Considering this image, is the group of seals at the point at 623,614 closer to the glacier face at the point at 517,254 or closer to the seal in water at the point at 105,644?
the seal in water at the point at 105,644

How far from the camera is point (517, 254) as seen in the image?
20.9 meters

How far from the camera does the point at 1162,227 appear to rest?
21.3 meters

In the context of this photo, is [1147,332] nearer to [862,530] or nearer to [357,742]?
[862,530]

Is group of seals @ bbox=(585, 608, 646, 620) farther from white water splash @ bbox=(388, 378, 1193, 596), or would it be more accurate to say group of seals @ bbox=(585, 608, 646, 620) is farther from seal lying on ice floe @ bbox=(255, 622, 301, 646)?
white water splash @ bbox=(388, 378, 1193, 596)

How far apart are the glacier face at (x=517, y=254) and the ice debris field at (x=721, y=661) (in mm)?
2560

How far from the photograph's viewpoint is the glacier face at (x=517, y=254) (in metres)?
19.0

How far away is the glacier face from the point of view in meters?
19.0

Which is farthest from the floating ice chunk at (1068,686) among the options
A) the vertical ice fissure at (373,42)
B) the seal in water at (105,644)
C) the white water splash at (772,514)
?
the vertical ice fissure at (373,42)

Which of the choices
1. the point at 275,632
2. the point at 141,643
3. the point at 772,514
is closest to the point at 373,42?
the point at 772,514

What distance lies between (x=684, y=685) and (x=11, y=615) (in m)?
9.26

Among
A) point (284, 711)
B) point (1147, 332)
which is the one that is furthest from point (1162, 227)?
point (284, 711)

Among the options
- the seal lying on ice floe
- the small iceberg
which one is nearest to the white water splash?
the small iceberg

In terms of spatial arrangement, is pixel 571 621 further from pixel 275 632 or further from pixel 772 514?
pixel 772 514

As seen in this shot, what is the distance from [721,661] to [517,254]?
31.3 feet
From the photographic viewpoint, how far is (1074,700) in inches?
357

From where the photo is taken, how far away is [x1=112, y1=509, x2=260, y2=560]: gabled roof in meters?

* Set task:
Reproduce each of the items above verbatim, from the first line through the last, with no changes.

* Task response:
Considering this image, is the group of seals at the point at 623,614 closer to the glacier face at the point at 517,254 or closer to the seal in water at the point at 105,644?
the seal in water at the point at 105,644

How far from the camera is point (517, 254) as seen in the image?
20.9 meters

How far from the camera does the point at 1162,227 appear to rest?
21.3 meters

In the context of this photo, is [1147,332] nearer to [862,530] or nearer to [357,742]?
[862,530]

Is group of seals @ bbox=(585, 608, 646, 620) farther from white water splash @ bbox=(388, 378, 1193, 596), or would it be more accurate to say group of seals @ bbox=(585, 608, 646, 620) is farther from seal lying on ice floe @ bbox=(255, 622, 301, 646)?
white water splash @ bbox=(388, 378, 1193, 596)

How far apart are the glacier face at (x=517, y=254) and the ice debris field at (x=721, y=661) (in mm)?
2560

How far from the photograph's viewpoint is the glacier face at (x=517, y=254) (in metres)?
19.0

How far away is the glacier face from the point of view in meters?
19.0

Which is farthest from the floating ice chunk at (1068,686) among the options
A) the vertical ice fissure at (373,42)
B) the seal in water at (105,644)
C) the white water splash at (772,514)
?
the vertical ice fissure at (373,42)

Which of the choices
1. the point at 275,632
2. the point at 141,643
3. the point at 772,514
is closest to the point at 373,42?
the point at 772,514

What distance lies between (x=684, y=685) and (x=11, y=615) (in m)?
9.26

Among
A) point (284, 711)
B) point (1147, 332)
which is the one that is furthest from point (1162, 227)?
point (284, 711)

Among the options
- the seal lying on ice floe
- the small iceberg
which one is nearest to the white water splash?
the small iceberg

In terms of spatial arrangement, is pixel 571 621 further from pixel 275 632 or further from pixel 772 514?
pixel 772 514

As seen in this shot, what is the distance from [721,661] to [517,254]?
31.3 feet
From the photographic viewpoint, how far is (1074,700) in inches?
357

From where the photo is taken, how far away is [x1=112, y1=509, x2=260, y2=560]: gabled roof in meters?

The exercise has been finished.